[Start Provided entries]
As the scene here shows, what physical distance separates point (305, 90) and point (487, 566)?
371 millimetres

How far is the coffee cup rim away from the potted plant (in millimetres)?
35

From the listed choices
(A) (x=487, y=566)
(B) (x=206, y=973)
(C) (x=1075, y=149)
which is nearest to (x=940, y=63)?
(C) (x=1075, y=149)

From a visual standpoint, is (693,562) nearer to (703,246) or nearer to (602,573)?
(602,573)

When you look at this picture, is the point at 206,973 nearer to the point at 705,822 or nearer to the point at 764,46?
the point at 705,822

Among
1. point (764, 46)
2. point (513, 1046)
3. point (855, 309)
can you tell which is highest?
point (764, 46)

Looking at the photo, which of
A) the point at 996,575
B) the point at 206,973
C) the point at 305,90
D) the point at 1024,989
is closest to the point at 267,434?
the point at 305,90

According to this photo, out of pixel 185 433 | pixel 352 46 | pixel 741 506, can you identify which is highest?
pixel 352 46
[End Provided entries]
Edit the lines from the one that contains "When you look" through the end of the rows, changing "highest" to "topmost" and leaving everything else as it is.

**Correct output:**
When you look at this picture, is the point at 206,973 nearer to the point at 705,822 or nearer to the point at 764,46?
the point at 705,822

Among
1. point (764, 46)
2. point (513, 1046)
3. point (855, 309)
can you tell which is topmost?
point (764, 46)

Looking at the photo, which of
A) the point at 996,575
B) the point at 206,973
C) the point at 305,90
D) the point at 1024,989
is closest to the point at 267,434?
the point at 305,90

According to this photo, out of pixel 185 433 | pixel 352 46 | pixel 741 506, can you identify which is topmost?
pixel 352 46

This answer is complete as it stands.